Unfortunately it misses another source of potentially Unicode input,
namely query parameters.  The result is that one cannot search for a
string containing characters outside US-ASCII.  For example searching
for "Michał Kiedrowicz" (containing letter 'ł' - LATIN SMALL LETTER L
WITH STROKE, with Unicode codepoint U+0142, represented with 0xc5 0x82
bytes in UTF-8 and percent-encoded as %C5%81) result in the following
incorrect data in search field

	Michał Kiedrowicz

This is caused by CGI by default treating '0xc5 0x82' bytes as two
characters in Perl legacy encoding latin-1 (iso-8859-1), because 's'
query parameter is not processed explicitly as UTF-8 encoded string.

The solution used here follows "Using Unicode in a Perl CGI script"
article on http://www.lemoda.net/cgi/perl-unicode/index.html:

	use CGI;
	use Encode 'decode_utf8;
	my $value = params('input');
	$value = decode_utf8($value);

Decoding UTF-8 is done when filling %input_params hash and $path_info
variable; the former required to move from explicit $cgi->param(<label>)
to $input_params{<name>} in a few places, which is a good idea anyway.

* Records provided:

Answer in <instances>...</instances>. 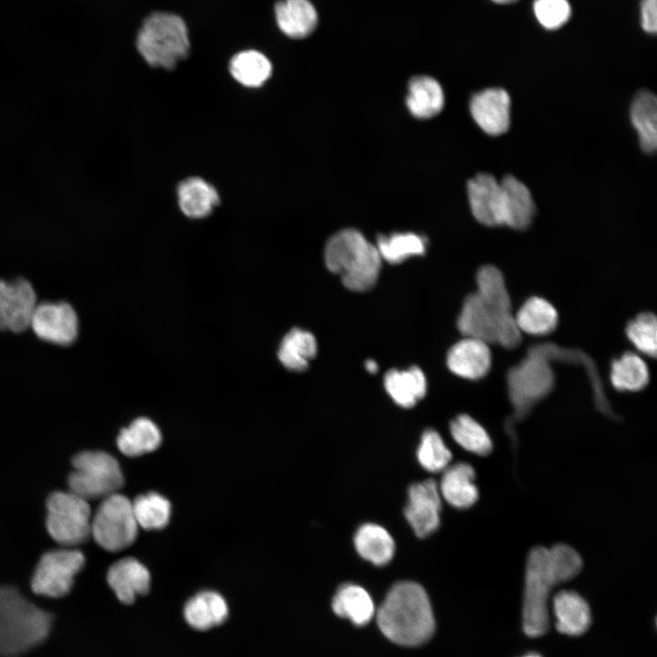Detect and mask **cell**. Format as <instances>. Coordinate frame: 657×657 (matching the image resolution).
<instances>
[{
    "mask_svg": "<svg viewBox=\"0 0 657 657\" xmlns=\"http://www.w3.org/2000/svg\"><path fill=\"white\" fill-rule=\"evenodd\" d=\"M610 378L620 391H637L649 382L650 373L646 362L633 352H626L610 365Z\"/></svg>",
    "mask_w": 657,
    "mask_h": 657,
    "instance_id": "34",
    "label": "cell"
},
{
    "mask_svg": "<svg viewBox=\"0 0 657 657\" xmlns=\"http://www.w3.org/2000/svg\"><path fill=\"white\" fill-rule=\"evenodd\" d=\"M85 558L79 550L64 548L45 553L32 577L31 588L36 594L59 598L67 595L74 577L83 568Z\"/></svg>",
    "mask_w": 657,
    "mask_h": 657,
    "instance_id": "11",
    "label": "cell"
},
{
    "mask_svg": "<svg viewBox=\"0 0 657 657\" xmlns=\"http://www.w3.org/2000/svg\"><path fill=\"white\" fill-rule=\"evenodd\" d=\"M500 184L503 194L504 225L516 230L527 228L536 213L530 191L513 175L505 176Z\"/></svg>",
    "mask_w": 657,
    "mask_h": 657,
    "instance_id": "19",
    "label": "cell"
},
{
    "mask_svg": "<svg viewBox=\"0 0 657 657\" xmlns=\"http://www.w3.org/2000/svg\"><path fill=\"white\" fill-rule=\"evenodd\" d=\"M467 194L472 214L480 224L504 225L502 188L493 175H475L467 183Z\"/></svg>",
    "mask_w": 657,
    "mask_h": 657,
    "instance_id": "16",
    "label": "cell"
},
{
    "mask_svg": "<svg viewBox=\"0 0 657 657\" xmlns=\"http://www.w3.org/2000/svg\"><path fill=\"white\" fill-rule=\"evenodd\" d=\"M491 1L495 4H498V5H509V4L516 2L517 0H491Z\"/></svg>",
    "mask_w": 657,
    "mask_h": 657,
    "instance_id": "45",
    "label": "cell"
},
{
    "mask_svg": "<svg viewBox=\"0 0 657 657\" xmlns=\"http://www.w3.org/2000/svg\"><path fill=\"white\" fill-rule=\"evenodd\" d=\"M626 335L632 345L644 355L655 358L657 350V321L652 313H641L626 327Z\"/></svg>",
    "mask_w": 657,
    "mask_h": 657,
    "instance_id": "40",
    "label": "cell"
},
{
    "mask_svg": "<svg viewBox=\"0 0 657 657\" xmlns=\"http://www.w3.org/2000/svg\"><path fill=\"white\" fill-rule=\"evenodd\" d=\"M515 319L521 333L544 336L557 328L558 315L548 300L532 297L521 306L515 315Z\"/></svg>",
    "mask_w": 657,
    "mask_h": 657,
    "instance_id": "30",
    "label": "cell"
},
{
    "mask_svg": "<svg viewBox=\"0 0 657 657\" xmlns=\"http://www.w3.org/2000/svg\"><path fill=\"white\" fill-rule=\"evenodd\" d=\"M324 256L328 270L339 275L343 285L353 291H365L375 285L382 260L376 245L355 229L332 235Z\"/></svg>",
    "mask_w": 657,
    "mask_h": 657,
    "instance_id": "3",
    "label": "cell"
},
{
    "mask_svg": "<svg viewBox=\"0 0 657 657\" xmlns=\"http://www.w3.org/2000/svg\"><path fill=\"white\" fill-rule=\"evenodd\" d=\"M425 244L423 236L414 233H393L379 235L376 247L381 259L399 264L411 256L423 255Z\"/></svg>",
    "mask_w": 657,
    "mask_h": 657,
    "instance_id": "36",
    "label": "cell"
},
{
    "mask_svg": "<svg viewBox=\"0 0 657 657\" xmlns=\"http://www.w3.org/2000/svg\"><path fill=\"white\" fill-rule=\"evenodd\" d=\"M522 657H542V656H541L540 654H538V653H536V652H529V653H527V654H526V655H524V656H522Z\"/></svg>",
    "mask_w": 657,
    "mask_h": 657,
    "instance_id": "46",
    "label": "cell"
},
{
    "mask_svg": "<svg viewBox=\"0 0 657 657\" xmlns=\"http://www.w3.org/2000/svg\"><path fill=\"white\" fill-rule=\"evenodd\" d=\"M177 194L180 209L190 218L206 217L219 203L216 189L199 177L182 181L177 188Z\"/></svg>",
    "mask_w": 657,
    "mask_h": 657,
    "instance_id": "24",
    "label": "cell"
},
{
    "mask_svg": "<svg viewBox=\"0 0 657 657\" xmlns=\"http://www.w3.org/2000/svg\"><path fill=\"white\" fill-rule=\"evenodd\" d=\"M69 491L86 499L105 498L122 486L124 479L118 461L100 451H86L72 459Z\"/></svg>",
    "mask_w": 657,
    "mask_h": 657,
    "instance_id": "7",
    "label": "cell"
},
{
    "mask_svg": "<svg viewBox=\"0 0 657 657\" xmlns=\"http://www.w3.org/2000/svg\"><path fill=\"white\" fill-rule=\"evenodd\" d=\"M557 630L563 634L578 636L584 633L591 622L587 601L573 590L558 592L552 602Z\"/></svg>",
    "mask_w": 657,
    "mask_h": 657,
    "instance_id": "20",
    "label": "cell"
},
{
    "mask_svg": "<svg viewBox=\"0 0 657 657\" xmlns=\"http://www.w3.org/2000/svg\"><path fill=\"white\" fill-rule=\"evenodd\" d=\"M47 529L64 546H75L91 536V510L88 500L68 492H55L47 501Z\"/></svg>",
    "mask_w": 657,
    "mask_h": 657,
    "instance_id": "10",
    "label": "cell"
},
{
    "mask_svg": "<svg viewBox=\"0 0 657 657\" xmlns=\"http://www.w3.org/2000/svg\"><path fill=\"white\" fill-rule=\"evenodd\" d=\"M136 45L149 65L172 69L189 53L187 26L174 14L153 13L140 28Z\"/></svg>",
    "mask_w": 657,
    "mask_h": 657,
    "instance_id": "4",
    "label": "cell"
},
{
    "mask_svg": "<svg viewBox=\"0 0 657 657\" xmlns=\"http://www.w3.org/2000/svg\"><path fill=\"white\" fill-rule=\"evenodd\" d=\"M474 476L473 466L467 463L447 466L438 486L441 496L456 508L472 506L478 498V490L474 483Z\"/></svg>",
    "mask_w": 657,
    "mask_h": 657,
    "instance_id": "21",
    "label": "cell"
},
{
    "mask_svg": "<svg viewBox=\"0 0 657 657\" xmlns=\"http://www.w3.org/2000/svg\"><path fill=\"white\" fill-rule=\"evenodd\" d=\"M131 501L121 494H112L102 502L91 518V537L102 548L117 552L130 547L138 535Z\"/></svg>",
    "mask_w": 657,
    "mask_h": 657,
    "instance_id": "9",
    "label": "cell"
},
{
    "mask_svg": "<svg viewBox=\"0 0 657 657\" xmlns=\"http://www.w3.org/2000/svg\"><path fill=\"white\" fill-rule=\"evenodd\" d=\"M457 328L465 337L497 343L506 349L517 347L522 339L515 315L508 318L499 317L476 292L464 299L457 319Z\"/></svg>",
    "mask_w": 657,
    "mask_h": 657,
    "instance_id": "8",
    "label": "cell"
},
{
    "mask_svg": "<svg viewBox=\"0 0 657 657\" xmlns=\"http://www.w3.org/2000/svg\"><path fill=\"white\" fill-rule=\"evenodd\" d=\"M279 29L292 38L309 36L318 24V13L309 0H283L275 5Z\"/></svg>",
    "mask_w": 657,
    "mask_h": 657,
    "instance_id": "22",
    "label": "cell"
},
{
    "mask_svg": "<svg viewBox=\"0 0 657 657\" xmlns=\"http://www.w3.org/2000/svg\"><path fill=\"white\" fill-rule=\"evenodd\" d=\"M510 106V96L501 88H488L476 92L469 103L474 120L491 136H498L508 130Z\"/></svg>",
    "mask_w": 657,
    "mask_h": 657,
    "instance_id": "15",
    "label": "cell"
},
{
    "mask_svg": "<svg viewBox=\"0 0 657 657\" xmlns=\"http://www.w3.org/2000/svg\"><path fill=\"white\" fill-rule=\"evenodd\" d=\"M30 328L43 340L68 345L78 336V317L73 308L66 302H45L36 305Z\"/></svg>",
    "mask_w": 657,
    "mask_h": 657,
    "instance_id": "12",
    "label": "cell"
},
{
    "mask_svg": "<svg viewBox=\"0 0 657 657\" xmlns=\"http://www.w3.org/2000/svg\"><path fill=\"white\" fill-rule=\"evenodd\" d=\"M454 441L464 450L484 456L491 453L493 443L485 428L467 414L457 416L450 424Z\"/></svg>",
    "mask_w": 657,
    "mask_h": 657,
    "instance_id": "37",
    "label": "cell"
},
{
    "mask_svg": "<svg viewBox=\"0 0 657 657\" xmlns=\"http://www.w3.org/2000/svg\"><path fill=\"white\" fill-rule=\"evenodd\" d=\"M316 353L315 337L308 331L295 328L284 336L277 356L287 369L302 371L307 369L308 361Z\"/></svg>",
    "mask_w": 657,
    "mask_h": 657,
    "instance_id": "33",
    "label": "cell"
},
{
    "mask_svg": "<svg viewBox=\"0 0 657 657\" xmlns=\"http://www.w3.org/2000/svg\"><path fill=\"white\" fill-rule=\"evenodd\" d=\"M131 504L139 527L147 530L161 529L169 523L171 504L160 494L151 492L140 495Z\"/></svg>",
    "mask_w": 657,
    "mask_h": 657,
    "instance_id": "38",
    "label": "cell"
},
{
    "mask_svg": "<svg viewBox=\"0 0 657 657\" xmlns=\"http://www.w3.org/2000/svg\"><path fill=\"white\" fill-rule=\"evenodd\" d=\"M52 618L12 587L0 588V657H16L40 644Z\"/></svg>",
    "mask_w": 657,
    "mask_h": 657,
    "instance_id": "2",
    "label": "cell"
},
{
    "mask_svg": "<svg viewBox=\"0 0 657 657\" xmlns=\"http://www.w3.org/2000/svg\"><path fill=\"white\" fill-rule=\"evenodd\" d=\"M381 631L392 642L418 646L435 629L434 618L424 589L412 581L394 584L376 613Z\"/></svg>",
    "mask_w": 657,
    "mask_h": 657,
    "instance_id": "1",
    "label": "cell"
},
{
    "mask_svg": "<svg viewBox=\"0 0 657 657\" xmlns=\"http://www.w3.org/2000/svg\"><path fill=\"white\" fill-rule=\"evenodd\" d=\"M533 13L547 30H557L568 22L572 8L568 0H534Z\"/></svg>",
    "mask_w": 657,
    "mask_h": 657,
    "instance_id": "41",
    "label": "cell"
},
{
    "mask_svg": "<svg viewBox=\"0 0 657 657\" xmlns=\"http://www.w3.org/2000/svg\"><path fill=\"white\" fill-rule=\"evenodd\" d=\"M543 347V344L532 346L527 356L507 373L508 395L514 409L509 422L524 418L554 386L551 358Z\"/></svg>",
    "mask_w": 657,
    "mask_h": 657,
    "instance_id": "6",
    "label": "cell"
},
{
    "mask_svg": "<svg viewBox=\"0 0 657 657\" xmlns=\"http://www.w3.org/2000/svg\"><path fill=\"white\" fill-rule=\"evenodd\" d=\"M441 495L433 479L416 483L408 491L404 516L419 537L434 532L440 524Z\"/></svg>",
    "mask_w": 657,
    "mask_h": 657,
    "instance_id": "14",
    "label": "cell"
},
{
    "mask_svg": "<svg viewBox=\"0 0 657 657\" xmlns=\"http://www.w3.org/2000/svg\"><path fill=\"white\" fill-rule=\"evenodd\" d=\"M334 612L356 626H364L375 613L374 603L366 589L355 584L342 585L332 600Z\"/></svg>",
    "mask_w": 657,
    "mask_h": 657,
    "instance_id": "28",
    "label": "cell"
},
{
    "mask_svg": "<svg viewBox=\"0 0 657 657\" xmlns=\"http://www.w3.org/2000/svg\"><path fill=\"white\" fill-rule=\"evenodd\" d=\"M631 121L635 128L641 149L654 152L657 146V99L646 89L639 91L631 105Z\"/></svg>",
    "mask_w": 657,
    "mask_h": 657,
    "instance_id": "27",
    "label": "cell"
},
{
    "mask_svg": "<svg viewBox=\"0 0 657 657\" xmlns=\"http://www.w3.org/2000/svg\"><path fill=\"white\" fill-rule=\"evenodd\" d=\"M354 545L364 559L377 566L389 563L395 551V543L390 533L375 524L362 525L355 534Z\"/></svg>",
    "mask_w": 657,
    "mask_h": 657,
    "instance_id": "29",
    "label": "cell"
},
{
    "mask_svg": "<svg viewBox=\"0 0 657 657\" xmlns=\"http://www.w3.org/2000/svg\"><path fill=\"white\" fill-rule=\"evenodd\" d=\"M560 583L550 564L548 548H533L527 558L522 607L523 630L527 636L538 637L548 631V600L552 589Z\"/></svg>",
    "mask_w": 657,
    "mask_h": 657,
    "instance_id": "5",
    "label": "cell"
},
{
    "mask_svg": "<svg viewBox=\"0 0 657 657\" xmlns=\"http://www.w3.org/2000/svg\"><path fill=\"white\" fill-rule=\"evenodd\" d=\"M161 443L162 434L158 426L145 417L137 418L122 429L117 439L120 451L130 457L151 453L156 450Z\"/></svg>",
    "mask_w": 657,
    "mask_h": 657,
    "instance_id": "31",
    "label": "cell"
},
{
    "mask_svg": "<svg viewBox=\"0 0 657 657\" xmlns=\"http://www.w3.org/2000/svg\"><path fill=\"white\" fill-rule=\"evenodd\" d=\"M446 362L449 370L457 376L479 380L487 374L491 367L492 356L488 343L465 337L449 349Z\"/></svg>",
    "mask_w": 657,
    "mask_h": 657,
    "instance_id": "17",
    "label": "cell"
},
{
    "mask_svg": "<svg viewBox=\"0 0 657 657\" xmlns=\"http://www.w3.org/2000/svg\"><path fill=\"white\" fill-rule=\"evenodd\" d=\"M183 615L190 626L205 631L226 620L228 607L219 593L204 590L195 594L185 603Z\"/></svg>",
    "mask_w": 657,
    "mask_h": 657,
    "instance_id": "23",
    "label": "cell"
},
{
    "mask_svg": "<svg viewBox=\"0 0 657 657\" xmlns=\"http://www.w3.org/2000/svg\"><path fill=\"white\" fill-rule=\"evenodd\" d=\"M36 305L35 290L28 281L22 278L12 282L0 280V329L26 330L30 327Z\"/></svg>",
    "mask_w": 657,
    "mask_h": 657,
    "instance_id": "13",
    "label": "cell"
},
{
    "mask_svg": "<svg viewBox=\"0 0 657 657\" xmlns=\"http://www.w3.org/2000/svg\"><path fill=\"white\" fill-rule=\"evenodd\" d=\"M478 296L502 318L513 317L511 299L501 271L490 265L479 268L476 274Z\"/></svg>",
    "mask_w": 657,
    "mask_h": 657,
    "instance_id": "32",
    "label": "cell"
},
{
    "mask_svg": "<svg viewBox=\"0 0 657 657\" xmlns=\"http://www.w3.org/2000/svg\"><path fill=\"white\" fill-rule=\"evenodd\" d=\"M107 581L117 598L125 604L150 589L151 575L147 568L133 558H125L110 566Z\"/></svg>",
    "mask_w": 657,
    "mask_h": 657,
    "instance_id": "18",
    "label": "cell"
},
{
    "mask_svg": "<svg viewBox=\"0 0 657 657\" xmlns=\"http://www.w3.org/2000/svg\"><path fill=\"white\" fill-rule=\"evenodd\" d=\"M417 457L424 469L430 472H439L448 466L452 454L441 435L436 431L429 429L422 433L417 450Z\"/></svg>",
    "mask_w": 657,
    "mask_h": 657,
    "instance_id": "39",
    "label": "cell"
},
{
    "mask_svg": "<svg viewBox=\"0 0 657 657\" xmlns=\"http://www.w3.org/2000/svg\"><path fill=\"white\" fill-rule=\"evenodd\" d=\"M640 22L641 28L648 34L657 31V0H641Z\"/></svg>",
    "mask_w": 657,
    "mask_h": 657,
    "instance_id": "43",
    "label": "cell"
},
{
    "mask_svg": "<svg viewBox=\"0 0 657 657\" xmlns=\"http://www.w3.org/2000/svg\"><path fill=\"white\" fill-rule=\"evenodd\" d=\"M550 564L561 583L576 577L582 568V559L572 547L556 544L548 548Z\"/></svg>",
    "mask_w": 657,
    "mask_h": 657,
    "instance_id": "42",
    "label": "cell"
},
{
    "mask_svg": "<svg viewBox=\"0 0 657 657\" xmlns=\"http://www.w3.org/2000/svg\"><path fill=\"white\" fill-rule=\"evenodd\" d=\"M229 70L233 78L245 87L262 86L271 76L272 65L268 58L256 50H245L235 55Z\"/></svg>",
    "mask_w": 657,
    "mask_h": 657,
    "instance_id": "35",
    "label": "cell"
},
{
    "mask_svg": "<svg viewBox=\"0 0 657 657\" xmlns=\"http://www.w3.org/2000/svg\"><path fill=\"white\" fill-rule=\"evenodd\" d=\"M366 370L370 373H375L378 370V365L373 360H368L365 362Z\"/></svg>",
    "mask_w": 657,
    "mask_h": 657,
    "instance_id": "44",
    "label": "cell"
},
{
    "mask_svg": "<svg viewBox=\"0 0 657 657\" xmlns=\"http://www.w3.org/2000/svg\"><path fill=\"white\" fill-rule=\"evenodd\" d=\"M384 387L398 405L411 408L424 397L427 385L422 370L412 366L405 370H389L384 376Z\"/></svg>",
    "mask_w": 657,
    "mask_h": 657,
    "instance_id": "25",
    "label": "cell"
},
{
    "mask_svg": "<svg viewBox=\"0 0 657 657\" xmlns=\"http://www.w3.org/2000/svg\"><path fill=\"white\" fill-rule=\"evenodd\" d=\"M444 95L439 82L428 76H416L408 85L406 105L416 118L428 119L443 108Z\"/></svg>",
    "mask_w": 657,
    "mask_h": 657,
    "instance_id": "26",
    "label": "cell"
}]
</instances>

* Challenge: Continue the passage on decoding UTF-8 query parameters in a Perl CGI script, starting after its last sentence.

* Answer to the task:
Another required change was to add -override=>1 parameter to
$cgi->textfield() invocation (in search form).  Otherwise CGI would
use values from query string if it is present, filling value from
$cgi->param... without decode_utf8().  As we are using value of
appropriate parameter anyway, -override=>1 doesn't change the
situation but makes gitweb fill search field correctly.

Alternate solution would be to simply use the '-utf8' pragma (via
"use CGI '-utf8';"), but according to CGI.pm documentation it may
cause problems with POST requests containing binary files... and
it requires CGI 3.31 (I think), released with perl v5.8.9.

Noticed-by: Michał Kiedrowicz <michal.kiedrowicz@gmail.com>
Signed-off-by: Jakub Narębski <jnareb@gmail.com>
---
On Fri, 3 Feb 2012, Michal Kiedrowicz wrote:
> Jakub Narebski <jnareb@gmail.com> wrote:

> > Is it what you mean by "this doesn't work for me", i.e. working
> > search, garbage in search field?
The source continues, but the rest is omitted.